Look through the data below for the line with "from a machine" and the line with "Researchers investigated whether adding", then output those two and all lines in between, exactly as written.

[Dataset excerpts]
**********

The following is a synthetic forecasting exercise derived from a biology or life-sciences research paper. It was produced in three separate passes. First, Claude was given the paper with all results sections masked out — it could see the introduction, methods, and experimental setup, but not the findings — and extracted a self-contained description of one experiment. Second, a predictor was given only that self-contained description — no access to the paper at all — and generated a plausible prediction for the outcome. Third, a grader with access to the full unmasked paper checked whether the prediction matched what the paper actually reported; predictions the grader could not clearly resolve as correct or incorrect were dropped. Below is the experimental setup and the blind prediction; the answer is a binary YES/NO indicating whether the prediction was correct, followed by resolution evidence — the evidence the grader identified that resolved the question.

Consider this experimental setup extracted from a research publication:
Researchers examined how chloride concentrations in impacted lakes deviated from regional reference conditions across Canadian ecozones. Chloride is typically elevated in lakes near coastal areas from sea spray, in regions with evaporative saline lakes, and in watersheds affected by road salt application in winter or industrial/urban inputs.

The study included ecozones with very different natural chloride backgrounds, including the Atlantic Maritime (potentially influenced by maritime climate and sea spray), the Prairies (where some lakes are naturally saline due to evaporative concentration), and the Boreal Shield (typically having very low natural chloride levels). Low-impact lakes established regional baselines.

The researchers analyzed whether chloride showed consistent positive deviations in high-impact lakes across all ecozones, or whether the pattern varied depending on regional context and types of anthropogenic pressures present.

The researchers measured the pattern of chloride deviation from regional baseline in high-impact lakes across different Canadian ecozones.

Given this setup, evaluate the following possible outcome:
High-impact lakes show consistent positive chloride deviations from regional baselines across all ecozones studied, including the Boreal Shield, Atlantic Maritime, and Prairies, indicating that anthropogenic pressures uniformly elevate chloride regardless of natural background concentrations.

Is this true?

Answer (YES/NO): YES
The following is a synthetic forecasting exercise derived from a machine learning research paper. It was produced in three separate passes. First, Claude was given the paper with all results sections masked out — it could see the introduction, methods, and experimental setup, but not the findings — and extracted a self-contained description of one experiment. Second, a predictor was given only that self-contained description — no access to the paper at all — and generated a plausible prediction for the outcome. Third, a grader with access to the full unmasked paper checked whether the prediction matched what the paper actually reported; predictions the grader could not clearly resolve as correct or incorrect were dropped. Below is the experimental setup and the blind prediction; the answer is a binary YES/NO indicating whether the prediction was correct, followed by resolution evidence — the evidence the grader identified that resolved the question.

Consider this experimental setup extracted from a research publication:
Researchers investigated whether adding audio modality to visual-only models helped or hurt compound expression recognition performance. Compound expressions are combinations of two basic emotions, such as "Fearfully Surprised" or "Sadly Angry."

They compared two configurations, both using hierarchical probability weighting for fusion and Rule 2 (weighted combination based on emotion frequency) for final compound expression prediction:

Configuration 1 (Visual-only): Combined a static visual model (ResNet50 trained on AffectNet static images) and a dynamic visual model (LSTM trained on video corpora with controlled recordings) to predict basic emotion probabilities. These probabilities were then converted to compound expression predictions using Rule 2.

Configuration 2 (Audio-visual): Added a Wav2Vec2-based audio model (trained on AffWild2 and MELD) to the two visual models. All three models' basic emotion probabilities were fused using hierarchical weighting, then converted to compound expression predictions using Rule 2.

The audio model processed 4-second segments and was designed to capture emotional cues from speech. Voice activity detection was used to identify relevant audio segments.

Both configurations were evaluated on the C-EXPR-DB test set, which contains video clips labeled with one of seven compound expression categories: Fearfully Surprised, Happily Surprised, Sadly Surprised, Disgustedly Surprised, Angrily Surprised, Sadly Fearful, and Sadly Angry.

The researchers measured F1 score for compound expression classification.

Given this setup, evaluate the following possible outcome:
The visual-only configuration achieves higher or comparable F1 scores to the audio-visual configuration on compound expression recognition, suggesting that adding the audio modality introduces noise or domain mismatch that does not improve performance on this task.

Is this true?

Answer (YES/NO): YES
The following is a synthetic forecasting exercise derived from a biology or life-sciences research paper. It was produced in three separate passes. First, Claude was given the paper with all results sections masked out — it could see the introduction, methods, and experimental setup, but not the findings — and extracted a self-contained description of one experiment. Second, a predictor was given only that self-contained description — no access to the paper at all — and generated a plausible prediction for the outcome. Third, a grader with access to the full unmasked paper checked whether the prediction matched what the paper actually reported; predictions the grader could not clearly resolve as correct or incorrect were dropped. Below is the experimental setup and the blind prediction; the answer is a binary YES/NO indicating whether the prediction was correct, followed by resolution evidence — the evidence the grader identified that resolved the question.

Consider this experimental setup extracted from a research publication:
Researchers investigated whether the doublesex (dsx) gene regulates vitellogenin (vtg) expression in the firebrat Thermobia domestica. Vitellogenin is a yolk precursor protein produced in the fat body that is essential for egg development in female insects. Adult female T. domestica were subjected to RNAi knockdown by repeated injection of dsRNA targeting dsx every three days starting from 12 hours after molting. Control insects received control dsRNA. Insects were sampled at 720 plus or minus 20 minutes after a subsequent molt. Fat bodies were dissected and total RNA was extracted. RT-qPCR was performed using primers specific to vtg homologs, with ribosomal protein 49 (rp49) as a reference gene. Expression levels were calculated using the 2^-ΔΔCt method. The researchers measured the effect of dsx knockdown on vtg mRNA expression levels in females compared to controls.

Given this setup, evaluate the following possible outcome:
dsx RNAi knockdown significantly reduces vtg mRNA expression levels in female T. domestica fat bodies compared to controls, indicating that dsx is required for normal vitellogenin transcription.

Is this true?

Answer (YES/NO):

**********

__Output of the task__:
The following is a synthetic forecasting exercise derived from a machine learning research paper. It was produced in three separate passes. First, Claude was given the paper with all results sections masked out — it could see the introduction, methods, and experimental setup, but not the findings — and extracted a self-contained description of one experiment. Second, a predictor was given only that self-contained description — no access to the paper at all — and generated a plausible prediction for the outcome. Third, a grader with access to the full unmasked paper checked whether the prediction matched what the paper actually reported; predictions the grader could not clearly resolve as correct or incorrect were dropped. Below is the experimental setup and the blind prediction; the answer is a binary YES/NO indicating whether the prediction was correct, followed by resolution evidence — the evidence the grader identified that resolved the question.

Consider this experimental setup extracted from a research publication:
Researchers investigated whether adding audio modality to visual-only models helped or hurt compound expression recognition performance. Compound expressions are combinations of two basic emotions, such as "Fearfully Surprised" or "Sadly Angry."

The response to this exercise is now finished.